— Start of Text to read —

Today, I meditated. And it was good.

Many people meditate on a regular basis, and at a times in my life I could have counted myself among them. Many others seek to create the space in their lives to develop and maintain a meditation practice – but experience only sporadic success. And many more – still “want” to meditate regularly – but just never quite get around to doing it enough for it to “count”. This can happen despite how good it feels when they have success. These days, I am sorry to say – I am somewhere in the latter two camps. Though I do “get there” with what can be best described as sporadic inconsistency – my general sense is; it is never quite a enough – it happens too infrequently and I never give myself enough time. (That said – I am a fan and regular practitioner of a number of brief “awareness, breathing and centering” meditations which are relatively quick – 2-4 minutes. And I do find them helpful.)

— End of Text to read —

▸ Given task 1
Which lines of the entries contain the string "path"? Report each of those lines in full.

— Start of Data to use —

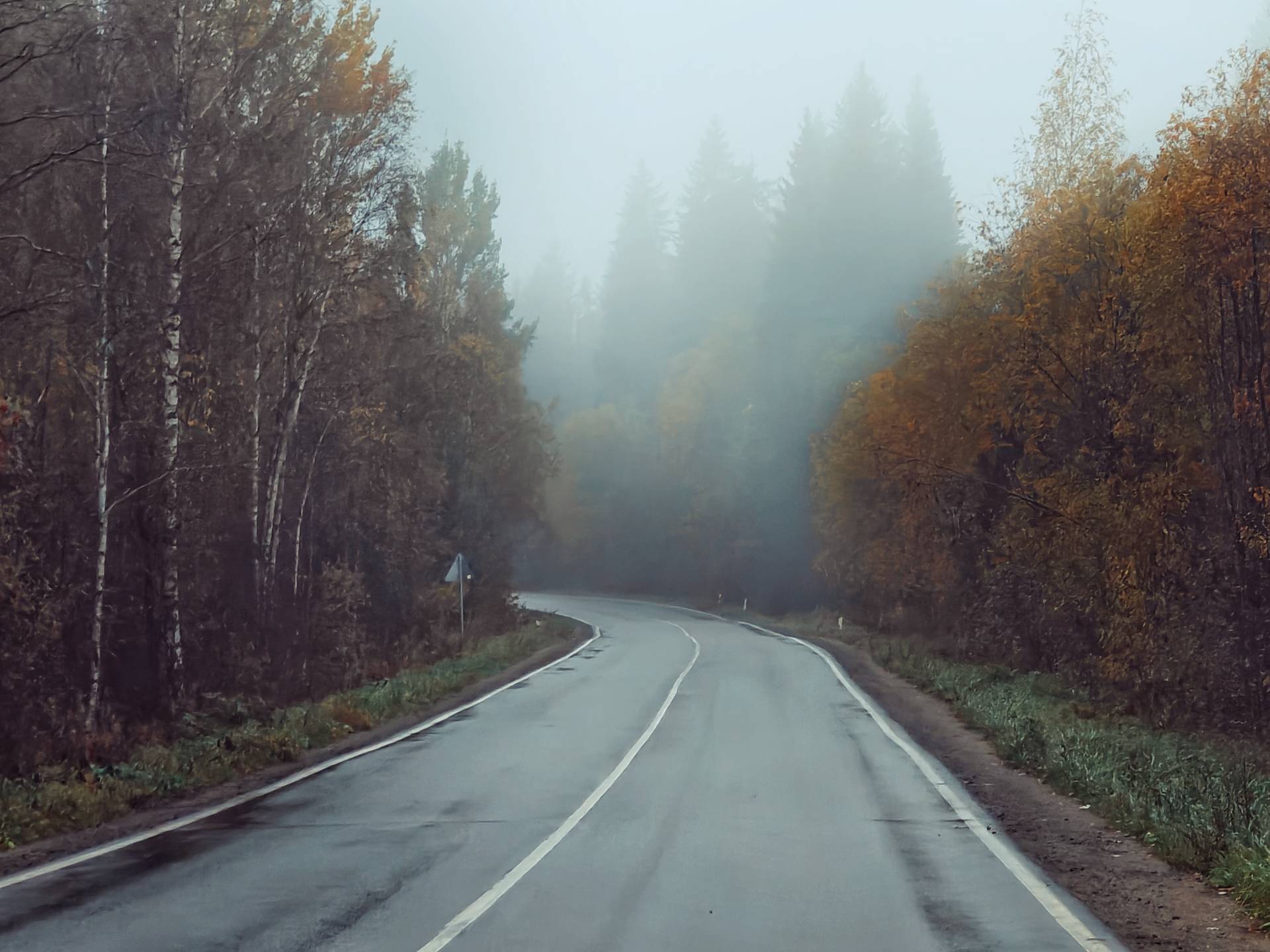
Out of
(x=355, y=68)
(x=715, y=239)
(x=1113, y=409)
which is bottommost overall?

— End of Data to use —
— Start of Data to use —

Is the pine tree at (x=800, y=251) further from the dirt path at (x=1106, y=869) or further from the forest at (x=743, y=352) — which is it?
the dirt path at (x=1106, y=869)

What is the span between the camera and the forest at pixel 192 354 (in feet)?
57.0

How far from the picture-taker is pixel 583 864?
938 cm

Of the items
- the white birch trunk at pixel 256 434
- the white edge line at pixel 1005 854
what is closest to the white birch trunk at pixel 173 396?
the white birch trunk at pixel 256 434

— End of Data to use —
— Start of Data to use —

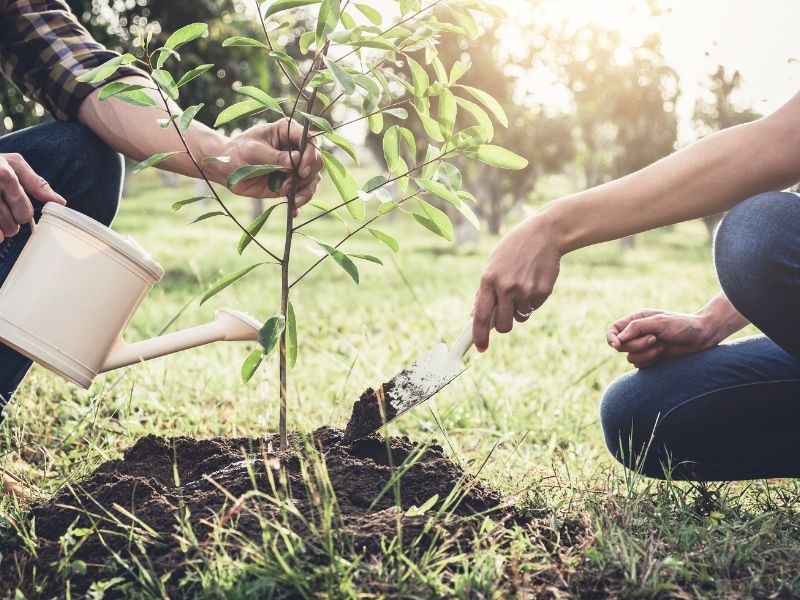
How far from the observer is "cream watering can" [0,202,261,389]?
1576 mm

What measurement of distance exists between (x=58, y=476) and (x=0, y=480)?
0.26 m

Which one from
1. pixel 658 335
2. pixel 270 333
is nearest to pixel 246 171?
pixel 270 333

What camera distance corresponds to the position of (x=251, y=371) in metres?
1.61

— End of Data to use —

▸ Given task 2
Answer these questions about the meditation passage:
(a) What did the writer do today?
(b) How long do the brief "awareness, breathing and centering" meditations take?
(c) Among which groups does the writer say they fall these days?

▸ Full output 1
Is the pine tree at (x=800, y=251) further from the dirt path at (x=1106, y=869) or further from the forest at (x=743, y=352) — which is it?
the dirt path at (x=1106, y=869)

▸ Full output 2
(a) The writer meditated.
(b) 2-4 minutes.
(c) Somewhere in the latter two camps: those who try to keep a meditation practice but have only sporadic success, and those who want to meditate regularly but never quite get around to doing it enough.